I should have known.

The worst part is the fear that I somehow deserve this. I know intellectually I don’t, but what if this is God’s way of telling me that my genes don’t need to be passed on? Why should I force an innocent child to go through the hell I did as a kid? How fair is it to have kids, knowing there’s a 50% chance my child will be another “survivor” of my condition? What if this is punishment for being a rebellious teenager? I wasn’t a responsible kid; hell, most days I didn’t care if I got caught. What if I DO deserve infertility? What if I did this to myself? These words look so strange on the screen, but what if it’s true?

Yes, I’m asking the question that no couple struggling with infertility wants to ask and what no doctor says: what if this is my fault? How can I look my husband in the eye and tell him he picked a reproductive dud? How do I tell my parents who want a grandchild so badly?

And how do I go through the endless days in this haze of despair without someone who understands?
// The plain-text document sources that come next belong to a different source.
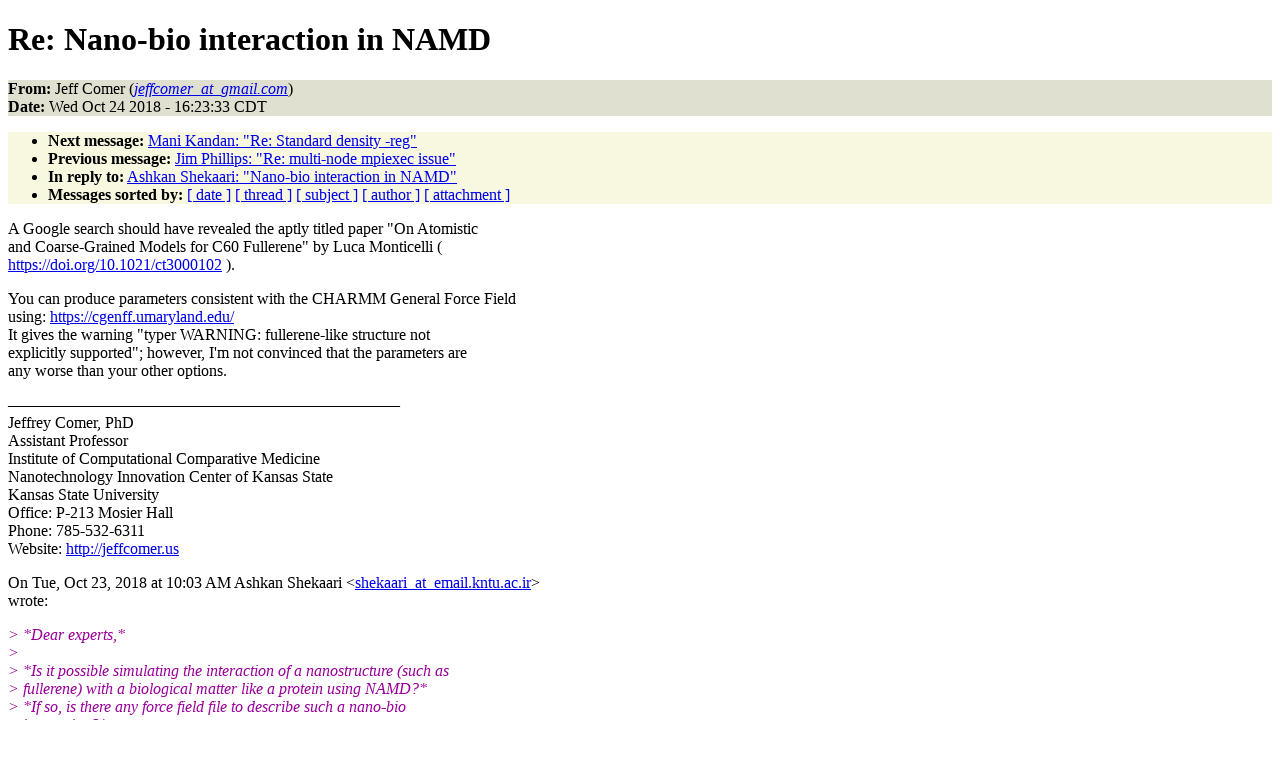

--- FILE ---
content_type: text/html
request_url: http://www.ks.uiuc.edu/Research/namd/mailing_list/namd-l.2018-2019/1141.html
body_size: 6334
content:
<!DOCTYPE HTML PUBLIC "-//W3C//DTD HTML 4.01//EN"
                      "http://www.w3.org/TR/html4/strict.dtd">
<html lang="en">
<head>
<meta http-equiv="Content-Type" content="text/html; charset=UTF-8">
<meta name="generator" content="hypermail 2.1.6, see http://www.hypermail.org/">
<title>namd-l: Re:  Nano-bio interaction in NAMD</title>
<meta name="Author" content="Jeff Comer (jeffcomer_at_gmail.com)">
<meta name="Subject" content="Re:  Nano-bio interaction in NAMD">
<meta name="Date" content="2018-10-24">
<style type="text/css">
body {color: black; background: #ffffff}
h1.center {text-align: center}
div.center {text-align: center}
.quotelev1 {color : #990099}
.quotelev2 {color : #ff7700}
.quotelev3 {color : #007799}
.quotelev4 {color : #95c500}
.headers {background : #e0e0d0}
.links {background : #f8f8e0}
</style>
</head>
<body>
<h1>Re:  Nano-bio interaction in NAMD</h1>
<!-- received="Wed Oct 24 16:24:01 2018" -->
<!-- isoreceived="20181024212401" -->
<!-- sent="Wed, 24 Oct 2018 16:23:33 -0500" -->
<!-- isosent="20181024212333" -->
<!-- name="Jeff Comer" -->
<!-- email="jeffcomer_at_gmail.com" -->
<!-- subject="Re:  Nano-bio interaction in NAMD" -->
<!-- id="CANtFFdw-bXnxN9JoPsxuRsEa5hsMjdqcExXnL_DkC6qvuw6NvA@mail.gmail.com" -->
<!-- charset="UTF-8" -->
<!-- inreplyto="962958877.110580.1540306869363.JavaMail.zimbra@email.kntu.ac.ir" -->
<!-- expires="-1" -->
<p class="headers">
<strong>From:</strong> Jeff Comer (<a href="mailto:jeffcomer_at_gmail.com?Subject=Re:%20%20Nano-bio%20interaction%20in%20NAMD"><em>jeffcomer_at_gmail.com</em></a>)<br>
<strong>Date:</strong> Wed Oct 24 2018 - 16:23:33 CDT
</p>
<!-- next="start" -->
<ul class="links">
<li><strong>Next message:</strong> <a href="1142.html">Mani Kandan: "Re:  Standard density -reg"</a>
<li><strong>Previous message:</strong> <a href="1140.html">Jim Phillips: "Re:  multi-node mpiexec issue"</a>
<li><strong>In reply to:</strong> <a href="1134.html">Ashkan Shekaari: "Nano-bio interaction in NAMD"</a>
<!-- nextthread="start" -->
<!-- reply="end" -->
<li><strong>Messages sorted by:</strong> 
<a href="date.html#1141">[ date ]</a>
<a href="index.html#1141">[ thread ]</a>
<a href="subject.html#1141">[ subject ]</a>
<a href="author.html#1141">[ author ]</a>
<a href="attachment.html">[ attachment ]</a>
</ul>
<!-- body="start" -->
<p>
A Google search should have revealed the aptly titled paper &quot;On Atomistic
<br>
and Coarse-Grained Models for C60 Fullerene&quot; by Luca Monticelli (
<br>
<a href="https://doi.org/10.1021/ct3000102">https://doi.org/10.1021/ct3000102</a> ).
<br>
<p>You can produce parameters consistent with the CHARMM General Force Field
<br>
using: <a href="https://cgenff.umaryland.edu/">https://cgenff.umaryland.edu/</a>
<br>
It gives the warning &quot;typer WARNING: fullerene-like structure not
<br>
explicitly supported&quot;; however, I'm not convinced that the parameters are
<br>
any worse than your other options.
<br>
<p>–––––––––––––––––––––––––––––––––––———————
<br>
Jeffrey Comer, PhD
<br>
Assistant Professor
<br>
Institute of Computational Comparative Medicine
<br>
Nanotechnology Innovation Center of Kansas State
<br>
Kansas State University
<br>
Office: P-213 Mosier Hall
<br>
Phone: 785-532-6311
<br>
Website: <a href="http://jeffcomer.us">http://jeffcomer.us</a>
<br>
<p><p>On Tue, Oct 23, 2018 at 10:03 AM Ashkan Shekaari &lt;<a href="mailto:shekaari_at_email.kntu.ac.ir?Subject=Re:%20%20Nano-bio%20interaction%20in%20NAMD">shekaari_at_email.kntu.ac.ir</a>&gt;
<br>
wrote:
<br>
<p><em class="quotelev1">&gt; *Dear experts,*
</em><br>
<em class="quotelev1">&gt;
</em><br>
<em class="quotelev1">&gt; *Is it possible simulating the interaction of a nanostructure (such as
</em><br>
<em class="quotelev1">&gt; fullerene) with a biological matter like a protein using NAMD?*
</em><br>
<em class="quotelev1">&gt; *If so, is there any force field file to describe such a nano-bio
</em><br>
<em class="quotelev1">&gt; interaction?*
</em><br>
<em class="quotelev1">&gt;
</em><br>
<em class="quotelev1">&gt; *--*
</em><br>
<em class="quotelev1">&gt; *With my best regards,*
</em><br>
<em class="quotelev1">&gt; *Ashkan Shekaari,*
</em><br>
<em class="quotelev1">&gt; *Ph.D Candidate in Solid State Physics,*
</em><br>
<em class="quotelev1">&gt; *K. N. Toosi University of Technology,*
</em><br>
<em class="quotelev1">&gt; *Tehran, Iran*
</em><br>
<em class="quotelev1">&gt;
</em><br>
<em class="quotelev1">&gt; --
</em><br>
<em class="quotelev1">&gt; This message has been scanned for viruses and dangerous content by
</em><br>
<em class="quotelev1">&gt; *KNTU Antispam System (E.F.A. Project)*
</em><br>
<em class="quotelev1">&gt; &lt;<a href="https://urldefense.proofpoint.com/v2/url?u=http-3A__www.efa-2Dproject.org&amp;d=DwMCaQ&amp;c=OCIEmEwdEq_aNlsP4fF3gFqSN-E3mlr2t9JcDdfOZag&amp;r=jUfnSyKkfkyVRBIUzlG1GSGGZAZGcznwr8YliSSCjPc&amp;m=b9C8OXptmIe7ysVrNcfRSedXnr6C-whPDtxLxE73phw&amp;s=CA_y_zZwgt8G5TFXqkRZK9dT6otOcbn1jMsI5JK4">https://urldefense.proofpoint.com/v2/url?u=http-3A__www.efa-2Dproject.org&amp;d=DwMCaQ&amp;c=OCIEmEwdEq_aNlsP4fF3gFqSN-E3mlr2t9JcDdfOZag&amp;r=jUfnSyKkfkyVRBIUzlG1GSGGZAZGcznwr8YliSSCjPc&amp;m=b9C8OXptmIe7ysVrNcfRSedXnr6C-whPDtxLxE73phw&amp;s=CA_y_zZwgt8G5TFXqkRZK9dT6otOcbn1jMsI5JK4</a>MEY&amp;e=&gt;,
</em><br>
<em class="quotelev1">&gt; and is believed to be clean.
</em><br>
<em class="quotelev1">&gt;
</em><br>
<!-- body="end" -->
<!-- next="start" -->
<ul class="links">
<li><strong>Next message:</strong> <a href="1142.html">Mani Kandan: "Re:  Standard density -reg"</a>
<li><strong>Previous message:</strong> <a href="1140.html">Jim Phillips: "Re:  multi-node mpiexec issue"</a>
<li><strong>In reply to:</strong> <a href="1134.html">Ashkan Shekaari: "Nano-bio interaction in NAMD"</a>
<!-- nextthread="start" -->
<!-- reply="end" -->
<li><strong>Messages sorted by:</strong> 
<a href="date.html#1141">[ date ]</a>
<a href="index.html#1141">[ thread ]</a>
<a href="subject.html#1141">[ subject ]</a>
<a href="author.html#1141">[ author ]</a>
<a href="attachment.html">[ attachment ]</a>
</ul>
<!-- trailer="footer" -->
<p><small><em>
This archive was generated by <a href="http://www.hypermail.org/">hypermail 2.1.6</a> 
: Tue Dec 31 2019 - 23:20:16 CST
</em></small></p>
</body>
</html>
I didn’t know whether to post this here on Band Back Together. I know The Band is here for anything, but my life and my problems seem so…ordinary. I tell myself, you don’t have it so bad, you know. I don’t like to complain, and I don’t like to draw attention to my imperfections (hell, they do a good enough job on their own… no help needed, thank you very much).

But..I changed my life’s plans to have a family.

What if I gave up my dreams for nothing?